生存,居然在这个富裕的鱼米之乡也变得异常艰难。
贫穷,这是两个多么可悲的字眼,无论从积极方面还是从消极方面去考虑,任何人也都不会愿意在他的一生中去寻找这种特殊的“财富”。这远远要比它给虚幻的人生与抽象的社会带来的痛苦多得多。
穷则思变。饿急了的人们开始向香港的亲戚们伸出了求救之手。
1960年前后,接到信的香港人想方设法赶回来,给他们饥饿中的亲人带回吃的,一包又一包,还有一些他们不穿的衣服,而那些回不来的香港人也通过邮寄方式,寄回一罐罐猪油渣等副食品,缓解饥荒,补充营养。
所有的人见到这些东西后都傻眼了。这些年来,人们一直以为,香港是人间地狱,社会主义国家是人间天堂。此刻,他们迷茫了,究竟哪是地狱哪是天堂?
他们渴望走进一个能吃饱饭的天堂,渴望能真正吃到卖火柴小女孩火光里的丰盛美味,而不是只能在火光里见到。
再一打听,他们更傻眼了——在香港做苦力一个月能挣几千甚至上万块钱,这边一个劳动力日值才三四毛钱,除去口粮,一年下来也就一百多块。天哪!也就是说,人家干一天挣的钱比我们干一年的还多!
这次傻眼之后,他们不再迷茫。他们相信,能填饱肚子的地方就是天堂。
他们要奔向真正的天堂!
据文件记载:1962年4月26日开始,在通往宝安县的公路上,外流群众成群结队,如“大军南下”,奔向边境线,伺机进人香港。

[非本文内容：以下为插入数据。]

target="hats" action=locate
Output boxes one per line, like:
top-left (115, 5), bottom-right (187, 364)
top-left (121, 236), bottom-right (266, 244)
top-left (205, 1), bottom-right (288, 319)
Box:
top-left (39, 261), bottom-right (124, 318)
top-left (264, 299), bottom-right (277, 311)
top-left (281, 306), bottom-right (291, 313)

每天傍晚,从各地拥到宝安边境外流的一般有四五千人,最多的一天达八千多人,一这次逃港持续时间长,波及面比较大,惠阳、东莞外流成风,广州、南海、台山、海丰、潮安等62个县(市)及全国12个省市自治区的群众亦相继闻风而去。宝安境内通向边境的铁路、公路客运突然紧张,5月中旬达到**,到7月才基本平息。据统计,从4月底至7月初的短短时间里,共十多万人次拥入深圳。
1961年至1963年,香港新增移民16万人。
“可以说,像我这样年龄的虎门人几乎都逃过香港,能不能成功是另外一回事。那个时候逃港是件心照不宜的事。白天,大家还安安静静地在地里干活劳动,到了晚上说一声‘我今天晚上去东南角’,于是第二天就再也见不到人了。生活在海边上的虎门人大多是渔民,自己有船,也熟悉路。”说到这儿,邓慕尧把话题转了回来,“实际上,逃港在今天看来,对东莞后来的经济发展有着积极意义,尤其是1962年左右逃港的那批人,他们知艰识苦,拼搏赚钱,创立了一定的基业,一旦内地的门打开,他们情牵故土,一是他们自己回来投资,二是他们介绍关系进来。所以现在虎门、长安、厚街等地方发展得比较快,其中得益于当年逃港乡亲的先觉精神。”
在如今的香港人中,每10个就有一个是东莞籍人,每100个就有一个是虎门籍人。
东莞半数以上的“三来一补”合同就是与当年的逃港者签订的。而今,当我们再回首那一幕幕充满苦难的往事时,谁还会说那是悲剧呢?
不可否认,正是他们当年悲剧性的逃港预示着东莞喜剧的提前到来,正是他们当年不顾一切地奔赴天堂,预示着更多人将走向天堂。